_Exercise_
For the records below, output every line from the one holding "For independence to" through the final line, unaltered, and no other lines.

Record extracts below:

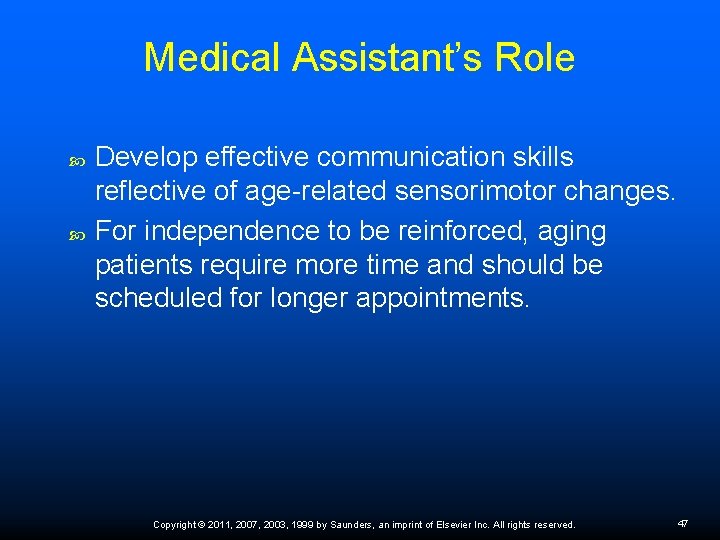 Medical Assistant's Role

Develop effective communication skills reflective of age-related sensorimotor changes.

For independence to be reinforced, aging patients require more time and should be scheduled for longer appointments.

Copyright © 2011, 2007, 2003, 1999 by Saunders, an imprint of Elsevier Inc. All rights reserved.

47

End of Record extracts.

_Exercise output_
For independence to be reinforced, aging patients require more time and should be scheduled for longer appointments.

Copyright © 2011, 2007, 2003, 1999 by Saunders, an imprint of Elsevier Inc. All rights reserved.

47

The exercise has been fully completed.